- [PROBLEM]: Present every line of the records below as a numbered list, leaving out the blank lines.
--- start MATERIAL SUPPLIED ---
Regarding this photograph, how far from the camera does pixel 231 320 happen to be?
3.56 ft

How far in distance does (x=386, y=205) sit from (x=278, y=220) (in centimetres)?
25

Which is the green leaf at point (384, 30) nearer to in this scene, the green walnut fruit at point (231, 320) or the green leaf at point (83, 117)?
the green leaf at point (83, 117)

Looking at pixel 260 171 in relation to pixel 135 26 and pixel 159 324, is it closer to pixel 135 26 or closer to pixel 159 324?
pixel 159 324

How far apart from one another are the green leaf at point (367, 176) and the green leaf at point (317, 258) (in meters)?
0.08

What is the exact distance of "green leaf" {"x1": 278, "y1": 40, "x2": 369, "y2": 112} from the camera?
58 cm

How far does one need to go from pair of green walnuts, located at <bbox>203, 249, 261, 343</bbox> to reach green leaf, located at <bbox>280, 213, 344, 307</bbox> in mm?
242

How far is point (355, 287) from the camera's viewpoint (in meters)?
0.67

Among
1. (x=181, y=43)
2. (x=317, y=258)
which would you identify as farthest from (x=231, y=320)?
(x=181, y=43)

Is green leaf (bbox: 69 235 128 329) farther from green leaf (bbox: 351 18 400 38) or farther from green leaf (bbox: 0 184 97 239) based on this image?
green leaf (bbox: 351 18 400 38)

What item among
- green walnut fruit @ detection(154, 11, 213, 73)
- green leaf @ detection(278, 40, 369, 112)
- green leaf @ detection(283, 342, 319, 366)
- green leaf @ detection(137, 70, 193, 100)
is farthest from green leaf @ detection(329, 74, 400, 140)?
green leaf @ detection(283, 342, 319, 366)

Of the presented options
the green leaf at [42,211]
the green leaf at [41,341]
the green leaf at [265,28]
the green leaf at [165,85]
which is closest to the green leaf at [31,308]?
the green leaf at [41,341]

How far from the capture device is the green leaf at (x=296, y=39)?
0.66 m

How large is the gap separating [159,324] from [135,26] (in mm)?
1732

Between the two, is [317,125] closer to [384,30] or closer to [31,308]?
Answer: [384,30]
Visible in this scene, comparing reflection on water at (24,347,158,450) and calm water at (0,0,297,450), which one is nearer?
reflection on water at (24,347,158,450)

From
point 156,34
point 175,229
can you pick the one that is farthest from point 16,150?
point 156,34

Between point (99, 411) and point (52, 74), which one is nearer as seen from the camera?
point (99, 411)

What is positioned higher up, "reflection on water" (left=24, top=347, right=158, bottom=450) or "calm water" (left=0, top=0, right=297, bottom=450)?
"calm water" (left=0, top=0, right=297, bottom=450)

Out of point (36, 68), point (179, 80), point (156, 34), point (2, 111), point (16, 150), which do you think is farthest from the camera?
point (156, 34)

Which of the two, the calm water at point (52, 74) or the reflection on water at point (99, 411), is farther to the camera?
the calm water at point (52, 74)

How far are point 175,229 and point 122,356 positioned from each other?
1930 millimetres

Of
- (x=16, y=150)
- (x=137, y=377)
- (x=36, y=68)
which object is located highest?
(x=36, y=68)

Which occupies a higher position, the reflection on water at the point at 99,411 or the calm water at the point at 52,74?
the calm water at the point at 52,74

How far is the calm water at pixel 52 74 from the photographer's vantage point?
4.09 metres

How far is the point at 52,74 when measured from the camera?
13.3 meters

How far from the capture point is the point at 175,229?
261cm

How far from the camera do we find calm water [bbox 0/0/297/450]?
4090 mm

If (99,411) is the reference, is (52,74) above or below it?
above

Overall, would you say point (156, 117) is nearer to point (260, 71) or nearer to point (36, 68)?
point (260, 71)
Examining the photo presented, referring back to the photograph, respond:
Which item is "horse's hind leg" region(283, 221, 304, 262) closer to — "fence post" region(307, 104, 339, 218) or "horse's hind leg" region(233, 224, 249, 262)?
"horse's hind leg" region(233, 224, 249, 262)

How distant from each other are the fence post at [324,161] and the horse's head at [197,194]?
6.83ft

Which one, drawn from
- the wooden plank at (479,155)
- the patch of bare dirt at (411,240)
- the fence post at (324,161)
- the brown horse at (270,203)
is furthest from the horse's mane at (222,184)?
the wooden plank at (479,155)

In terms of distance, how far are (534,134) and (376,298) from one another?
--- end MATERIAL SUPPLIED ---
- [FINAL ANSWER]:
1. Regarding this photograph, how far from the camera does pixel 231 320 happen to be?
2. 3.56 ft
3. How far in distance does (x=386, y=205) sit from (x=278, y=220) (in centimetres)?
4. 25
5. Which is the green leaf at point (384, 30) nearer to in this scene, the green walnut fruit at point (231, 320) or the green leaf at point (83, 117)?
6. the green leaf at point (83, 117)
7. Looking at pixel 260 171 in relation to pixel 135 26 and pixel 159 324, is it closer to pixel 135 26 or closer to pixel 159 324?
8. pixel 159 324
9. How far apart from one another are the green leaf at point (367, 176) and the green leaf at point (317, 258) (in meters)?
10. 0.08
11. What is the exact distance of "green leaf" {"x1": 278, "y1": 40, "x2": 369, "y2": 112} from the camera?
12. 58 cm
13. How far does one need to go from pair of green walnuts, located at <bbox>203, 249, 261, 343</bbox> to reach green leaf, located at <bbox>280, 213, 344, 307</bbox> in mm?
14. 242
15. How far is point (355, 287) from the camera's viewpoint (in meters)?
16. 0.67
17. Among
18. 1. (x=181, y=43)
19. 2. (x=317, y=258)
20. which would you identify as farthest from (x=231, y=320)?
21. (x=181, y=43)
22. Is green leaf (bbox: 69 235 128 329) farther from green leaf (bbox: 351 18 400 38) or farther from green leaf (bbox: 0 184 97 239) based on this image?
23. green leaf (bbox: 351 18 400 38)
24. What item among
25. - green walnut fruit @ detection(154, 11, 213, 73)
26. - green leaf @ detection(278, 40, 369, 112)
27. - green leaf @ detection(283, 342, 319, 366)
28. - green leaf @ detection(137, 70, 193, 100)
29. is farthest from green leaf @ detection(329, 74, 400, 140)?
30. green leaf @ detection(283, 342, 319, 366)
31. Of the presented options
32. the green leaf at [42,211]
33. the green leaf at [41,341]
34. the green leaf at [265,28]
35. the green leaf at [165,85]
36. which is closest to the green leaf at [31,308]?
37. the green leaf at [41,341]
38. How far from the capture device is the green leaf at (x=296, y=39)?
39. 0.66 m
40. How large is the gap separating [159,324] from [135,26] (in mm)?
41. 1732
42. Between the two, is [317,125] closer to [384,30] or closer to [31,308]?
43. Answer: [384,30]
44. Visible in this scene, comparing reflection on water at (24,347,158,450) and calm water at (0,0,297,450), which one is nearer?
45. reflection on water at (24,347,158,450)
46. From
47. point 156,34
48. point 175,229
49. can you pick the one that is farthest from point 16,150?
50. point 156,34
51. Between point (99, 411) and point (52, 74), which one is nearer as seen from the camera?
52. point (99, 411)
53. What is positioned higher up, "reflection on water" (left=24, top=347, right=158, bottom=450) or "calm water" (left=0, top=0, right=297, bottom=450)?
54. "calm water" (left=0, top=0, right=297, bottom=450)
55. Out of point (36, 68), point (179, 80), point (156, 34), point (2, 111), point (16, 150), which do you think is farthest from the camera?
56. point (156, 34)
57. Which of the two, the calm water at point (52, 74) or the reflection on water at point (99, 411), is farther to the camera?
58. the calm water at point (52, 74)
59. How far are point 175,229 and point 122,356 positioned from each other?
60. 1930 millimetres
61. Of
62. - (x=16, y=150)
63. - (x=137, y=377)
64. - (x=36, y=68)
65. which object is located highest?
66. (x=36, y=68)
67. Which occupies a higher position, the reflection on water at the point at 99,411 or the calm water at the point at 52,74?
68. the calm water at the point at 52,74
69. How far is the calm water at pixel 52 74 from the photographer's vantage point?
70. 4.09 metres
71. How far is the point at 52,74 when measured from the camera?
72. 13.3 meters
73. How far from the capture point is the point at 175,229?
74. 261cm
75. How far from the camera do we find calm water [bbox 0/0/297/450]?
76. 4090 mm
77. If (99,411) is the reference, is (52,74) above or below it?
78. above
79. Overall, would you say point (156, 117) is nearer to point (260, 71) or nearer to point (36, 68)?
80. point (260, 71)
81. Examining the photo presented, referring back to the photograph, respond:
82. Which item is "horse's hind leg" region(283, 221, 304, 262) closer to — "fence post" region(307, 104, 339, 218) or "horse's hind leg" region(233, 224, 249, 262)?
83. "horse's hind leg" region(233, 224, 249, 262)
84. How distant from each other are the fence post at [324,161] and the horse's head at [197,194]?
85. 6.83ft
86. Which one, drawn from
87. - the wooden plank at (479,155)
88. - the patch of bare dirt at (411,240)
89. - the fence post at (324,161)
90. - the brown horse at (270,203)
91. is furthest from the horse's mane at (222,184)?
92. the wooden plank at (479,155)
93. In terms of distance, how far are (534,134) and (376,298) from one another?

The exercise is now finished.